**EXPLORE THE MATERIAL**
1. Output the part of the Oppenheimer passage between "Located in New" and "only in passing.", inclusive.
2. Recast the paragraph of the Oppenheimer passage that begins "A general atmosphere of anti-Communist sentiment" as a short bulleted list of its main facts.

**PASSAGE SHOWN**

Founded in 1930, the Institute for Advanced Study (IAS) was an independent organization in Princeton, New Jersey, that housed distinguished scholars, including physicist Albert Einstein. In 1947, Lewis Strauss—then vice president of the Institute’s board of trustees—offered Oppenheimer the directorship, and he accepted, moving his family from Berkeley, California, to Princeton. Neils Bohr and George Kennan joined Oppenheimer there. Dominated by scientists and mathematicians, the Institute had only scholars, no students, and acquired a reputation as a place where scholars thought and talked much but produced little. Oppenheimer once referred to it as “an intellectual hotel” (369). He tried to implement a more interdisciplinary approach, offering positions to literary scholars, and had some success. However, Strauss soon became Oppenheimer’s chief political enemy.
Located in New Mexico, Los Alamos was the site of the national laboratory where scientists and engineers worked from 1943 to 1945 to develop an atomic bomb. Oppenheimer oversaw the project and the makeshift installation’s thousands of residents. Bird and Sherwin foreshadow this moment at the end of Chapter 1 when a young Robert Oppenheimer, riding on horseback in the 1920s, first laid eyes on the valley of Los Alamos and fell in love with New Mexico (where he eventually purchased property).
The Los Alamos laboratory for atomic weapons researchers was just one part of the wartime atomic enterprise known as the Manhattan Project, which included other sites, including Oak Ridge, Tennessee, where project employees developed materials for the bomb. Bird and Sherwin focus heavily on Oppenheimer’s tenure at Los Alamos, mentioning other aspects of the Manhattan Project only in passing.
A general atmosphere of anti-Communist sentiment, which generated paranoia and persecution, prevailed during the early Cold War and became known as McCarthyism, after Senator Joseph McCarthy of Wisconsin. McCarthy (as well as FBI head J. Edgar Hoover) relentlessly pursued citizens suspected of being members of the Communist Party USA, particularly citizens in the US government, and these investigations culminated in the 1954 Army-McCarthy hearings, one of the first broadcast spectacles of the television era. HUAC was an active part of the investigations and hearings. Although McCarthy never personally targeted Oppenheimer, Bird and Sherwin nonetheless describe Oppenheimer as the “most prominent victim” (548) of McCarthyism.

Spatial grounding data:
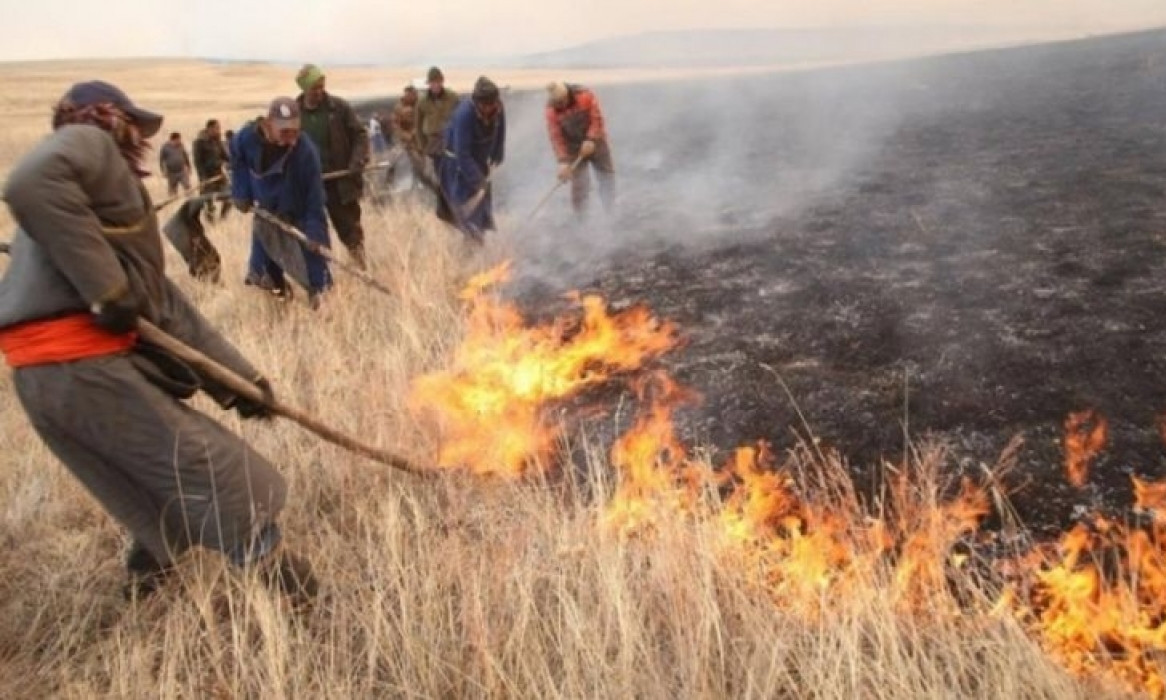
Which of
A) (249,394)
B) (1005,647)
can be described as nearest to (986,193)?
(1005,647)

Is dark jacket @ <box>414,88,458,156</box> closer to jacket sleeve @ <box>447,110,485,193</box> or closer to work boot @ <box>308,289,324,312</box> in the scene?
jacket sleeve @ <box>447,110,485,193</box>

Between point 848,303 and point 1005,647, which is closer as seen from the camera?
point 1005,647

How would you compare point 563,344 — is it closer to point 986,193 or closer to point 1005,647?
point 1005,647

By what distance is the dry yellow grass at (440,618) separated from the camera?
94.3 inches

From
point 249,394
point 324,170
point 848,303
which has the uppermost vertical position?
point 324,170

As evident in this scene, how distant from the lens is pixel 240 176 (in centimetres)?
650

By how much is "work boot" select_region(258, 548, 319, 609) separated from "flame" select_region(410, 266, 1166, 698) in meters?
1.02

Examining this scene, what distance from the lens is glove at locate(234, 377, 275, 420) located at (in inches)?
123

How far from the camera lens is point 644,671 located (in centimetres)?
248

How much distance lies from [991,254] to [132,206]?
618cm

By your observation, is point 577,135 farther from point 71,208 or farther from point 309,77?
point 71,208

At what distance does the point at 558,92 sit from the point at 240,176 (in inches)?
145

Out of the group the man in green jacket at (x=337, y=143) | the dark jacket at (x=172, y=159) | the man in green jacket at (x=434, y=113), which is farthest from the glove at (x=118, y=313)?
the dark jacket at (x=172, y=159)

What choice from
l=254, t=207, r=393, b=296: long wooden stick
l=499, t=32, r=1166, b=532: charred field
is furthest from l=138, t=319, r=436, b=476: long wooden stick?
l=254, t=207, r=393, b=296: long wooden stick
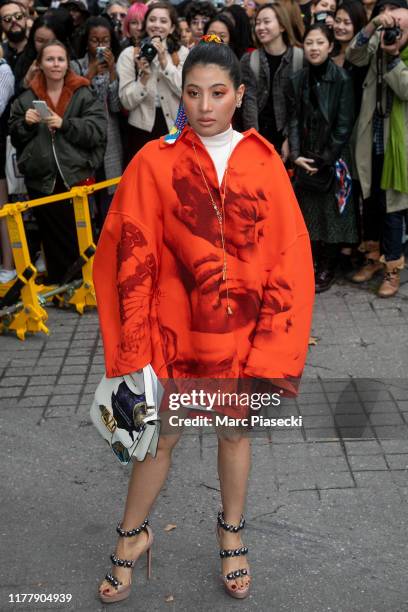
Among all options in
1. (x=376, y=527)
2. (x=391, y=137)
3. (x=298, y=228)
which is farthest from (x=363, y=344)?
(x=298, y=228)

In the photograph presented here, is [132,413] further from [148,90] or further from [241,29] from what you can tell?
[241,29]

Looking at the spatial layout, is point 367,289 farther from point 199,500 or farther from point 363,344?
point 199,500

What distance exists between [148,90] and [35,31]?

**EXERCISE RESPONSES**
1.
Located in New Mexico, Los Alamos was the site of the national laboratory where scientists and engineers worked from 1943 to 1945 to develop an atomic bomb. Oppenheimer oversaw the project and the makeshift installation’s thousands of residents. Bird and Sherwin foreshadow this moment at the end of Chapter 1 when a young Robert Oppenheimer, riding on horseback in the 1920s, first laid eyes on the valley of Los Alamos and fell in love with New Mexico (where he eventually purchased property).
The Los Alamos laboratory for atomic weapons researchers was just one part of the wartime atomic enterprise known as the Manhattan Project, which included other sites, including Oak Ridge, Tennessee, where project employees developed materials for the bomb. Bird and Sherwin focus heavily on Oppenheimer’s tenure at Los Alamos, mentioning other aspects of the Manhattan Project only in passing.

2.
- McCarthyism was the anti-Communist atmosphere of the early Cold War. It bred paranoia and persecution and was named after Senator Joseph McCarthy of Wisconsin.
- McCarthy and FBI head J. Edgar Hoover relentlessly pursued citizens suspected of belonging to the Communist Party USA, especially those in the US government.
- These investigations culminated in the 1954 Army-McCarthy hearings, one of the first broadcast spectacles of the television era.
- HUAC was an active part of the investigations and hearings.
- McCarthy never personally targeted Oppenheimer. Even so, Bird and Sherwin describe Oppenheimer as McCarthyism's "most prominent victim."